### Extrait présenté
----------
Myanmar Times – Selon le Myanmar Times, il est temps pour la Birmanie de s’engager sur la voie de l’énergie nucléaire. Le quotidien birman rappelle que 444 centrales fonctionnent dans le monde – un chiffre en rapide augmentation – et parmi elles 33 chinoises et 21 indiennes.

Et pour l’accompagner sur ce chemin, la Birmanie peut compter sur la Russie. C’est lors d’un forum sur le nucléaire à Moscou que Rosatom, une entreprise publique Russe, a annoncé la création d’un organe de travail russo-birman pour la construction de centrales en Birmanie. En 2007, un premier accord entre Naypyidaw et Moscou autorisait l’entrée en fonction du premier centre de recherche nucléaire du pays. Et en juin 2015, la Birmanie et la Russie signaient un « mémorandum de compréhension ». Objectif : coopérer en matière de technologies nucléaires dans un but pacifique et sur un fondement légal.

La stratégie birmane de Rosatom s’inscrit dans une volonté d’investir massivement en Asie du Sud-Est. D’après le directeur chargé des affaires internationales de la compagnie, Nikolay Drozdov, des accords de coopération ont également été signés avec la Thaïlande, le Laos et le Cambodge. L’entreprise construit actuellement deux réacteurs nucléaires au Vietnam et a reçu un appel d’offre pour la conception d’un réacteur de 10 megawatts en Indonésie.
----------
### Documents fournis
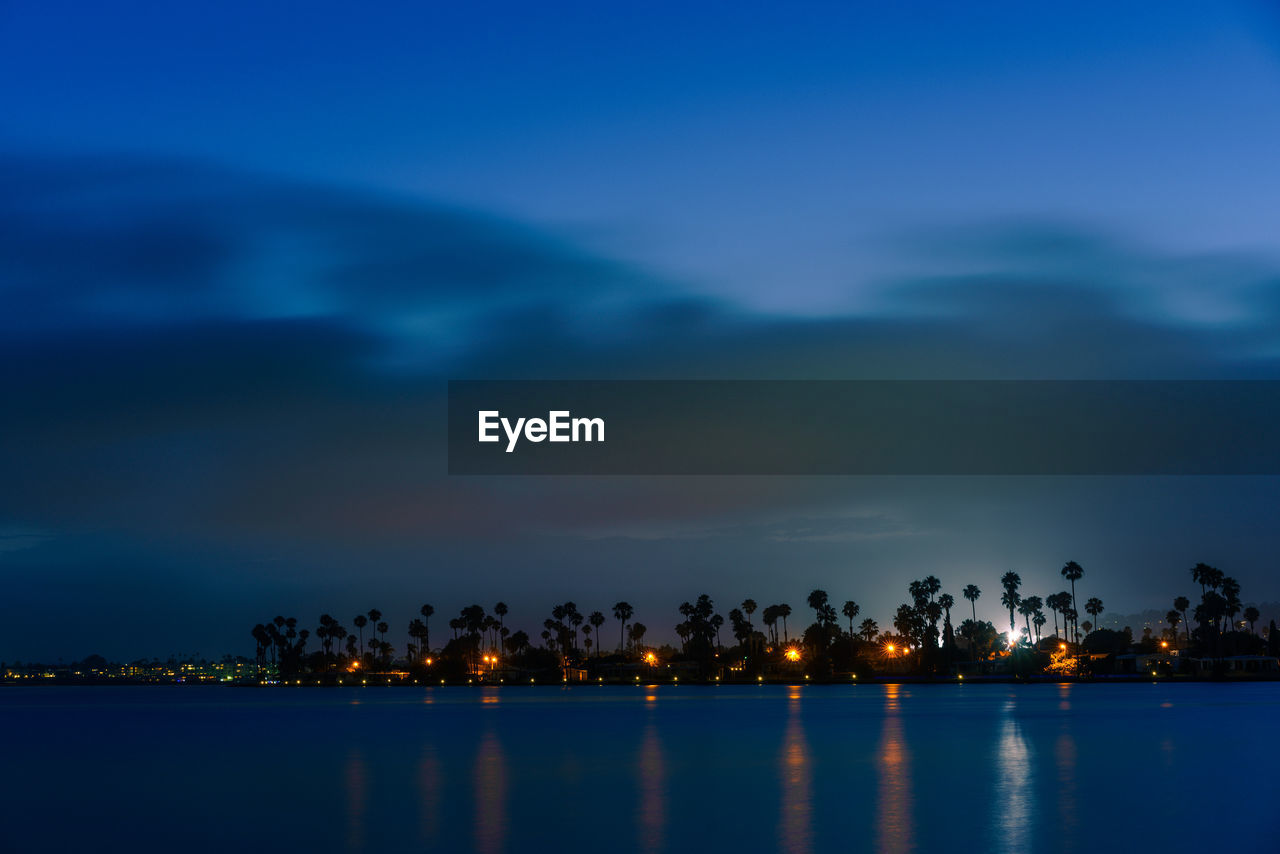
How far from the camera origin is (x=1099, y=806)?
4362 cm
----------
### Consigne
Recopiez l'article sur le nucléaire en Birmanie depuis « La stratégie birmane » jusqu'à « megawatts en Indonésie. » inclus, en substituant « Viêt Nam » à « Vietnam ».

### Résultat final
La stratégie birmane de Rosatom s’inscrit dans une volonté d’investir massivement en Asie du Sud-Est. D’après le directeur chargé des affaires internationales de la compagnie, Nikolay Drozdov, des accords de coopération ont également été signés avec la Thaïlande, le Laos et le Cambodge. L’entreprise construit actuellement deux réacteurs nucléaires au Viêt Nam et a reçu un appel d’offre pour la conception d’un réacteur de 10 megawatts en Indonésie.